- **Description of the task**: Up to and including the final line, please copy every line exactly, starting from the one that contains "مشبات,مشبات رخام,صورمشبات,معلم مشبات" in the material below.

[Data for processing Boundary: Start]

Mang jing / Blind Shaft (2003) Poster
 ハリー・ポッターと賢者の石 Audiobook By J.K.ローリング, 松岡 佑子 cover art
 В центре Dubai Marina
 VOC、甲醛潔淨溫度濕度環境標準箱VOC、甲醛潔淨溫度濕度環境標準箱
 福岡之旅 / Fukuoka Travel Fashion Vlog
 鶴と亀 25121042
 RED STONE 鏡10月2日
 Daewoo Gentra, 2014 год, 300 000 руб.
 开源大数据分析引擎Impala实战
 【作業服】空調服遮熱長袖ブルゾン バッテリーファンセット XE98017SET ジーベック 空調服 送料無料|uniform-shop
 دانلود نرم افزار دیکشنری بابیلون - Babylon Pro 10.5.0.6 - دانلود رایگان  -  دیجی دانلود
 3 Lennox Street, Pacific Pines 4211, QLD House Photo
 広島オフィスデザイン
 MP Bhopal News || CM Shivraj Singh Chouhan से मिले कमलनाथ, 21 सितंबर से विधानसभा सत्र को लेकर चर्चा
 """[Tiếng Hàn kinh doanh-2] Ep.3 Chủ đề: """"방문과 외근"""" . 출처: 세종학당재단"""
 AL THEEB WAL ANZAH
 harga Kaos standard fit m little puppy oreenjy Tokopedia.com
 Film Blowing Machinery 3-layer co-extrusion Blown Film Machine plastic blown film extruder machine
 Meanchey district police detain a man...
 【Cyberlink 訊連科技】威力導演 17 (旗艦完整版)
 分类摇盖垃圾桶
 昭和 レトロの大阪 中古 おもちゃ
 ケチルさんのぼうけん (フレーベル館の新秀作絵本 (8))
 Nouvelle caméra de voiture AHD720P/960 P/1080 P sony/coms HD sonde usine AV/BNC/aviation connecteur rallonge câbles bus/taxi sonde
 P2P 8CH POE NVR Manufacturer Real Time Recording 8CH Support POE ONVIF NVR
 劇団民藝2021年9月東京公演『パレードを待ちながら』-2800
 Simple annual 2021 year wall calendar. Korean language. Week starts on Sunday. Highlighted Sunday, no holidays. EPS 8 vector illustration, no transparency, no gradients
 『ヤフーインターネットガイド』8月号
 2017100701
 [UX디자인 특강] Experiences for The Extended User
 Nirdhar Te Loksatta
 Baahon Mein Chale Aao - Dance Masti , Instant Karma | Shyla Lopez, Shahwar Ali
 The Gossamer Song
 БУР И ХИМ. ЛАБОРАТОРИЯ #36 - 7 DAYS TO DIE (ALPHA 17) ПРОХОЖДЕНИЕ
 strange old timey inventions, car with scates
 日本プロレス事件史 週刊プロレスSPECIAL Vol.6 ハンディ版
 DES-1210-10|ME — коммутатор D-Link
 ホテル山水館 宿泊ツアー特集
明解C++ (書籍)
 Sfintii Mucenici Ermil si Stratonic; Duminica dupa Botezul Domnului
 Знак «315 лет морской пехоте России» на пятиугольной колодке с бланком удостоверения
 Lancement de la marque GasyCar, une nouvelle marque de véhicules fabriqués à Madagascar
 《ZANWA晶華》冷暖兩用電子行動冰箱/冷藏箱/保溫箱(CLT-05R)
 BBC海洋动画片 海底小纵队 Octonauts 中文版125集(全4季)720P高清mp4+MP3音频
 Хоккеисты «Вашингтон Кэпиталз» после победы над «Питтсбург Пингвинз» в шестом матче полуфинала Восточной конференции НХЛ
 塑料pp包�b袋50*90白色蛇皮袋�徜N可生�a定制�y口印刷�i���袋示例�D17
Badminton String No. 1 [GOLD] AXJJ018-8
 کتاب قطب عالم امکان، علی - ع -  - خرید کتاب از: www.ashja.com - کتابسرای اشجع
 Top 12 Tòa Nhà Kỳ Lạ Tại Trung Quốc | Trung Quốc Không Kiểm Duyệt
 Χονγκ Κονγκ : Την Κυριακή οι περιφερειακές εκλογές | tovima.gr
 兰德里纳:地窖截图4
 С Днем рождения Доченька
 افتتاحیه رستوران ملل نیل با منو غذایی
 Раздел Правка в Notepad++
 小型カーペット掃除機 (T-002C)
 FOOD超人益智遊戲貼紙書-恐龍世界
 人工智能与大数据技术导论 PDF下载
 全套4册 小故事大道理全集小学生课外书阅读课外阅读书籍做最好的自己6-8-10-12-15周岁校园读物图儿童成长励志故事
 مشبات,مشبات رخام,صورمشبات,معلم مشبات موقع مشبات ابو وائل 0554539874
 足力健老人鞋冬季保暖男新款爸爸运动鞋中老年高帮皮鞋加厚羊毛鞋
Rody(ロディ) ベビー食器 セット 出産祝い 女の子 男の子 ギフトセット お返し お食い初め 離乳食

[Data for processing Boundary: End]

- **Response**:
 مشبات,مشبات رخام,صورمشبات,معلم مشبات موقع مشبات ابو وائل 0554539874
 足力健老人鞋冬季保暖男新款爸爸运动鞋中老年高帮皮鞋加厚羊毛鞋
Rody(ロディ) ベビー食器 セット 出産祝い 女の子 男の子 ギフトセット お返し お食い初め 離乳食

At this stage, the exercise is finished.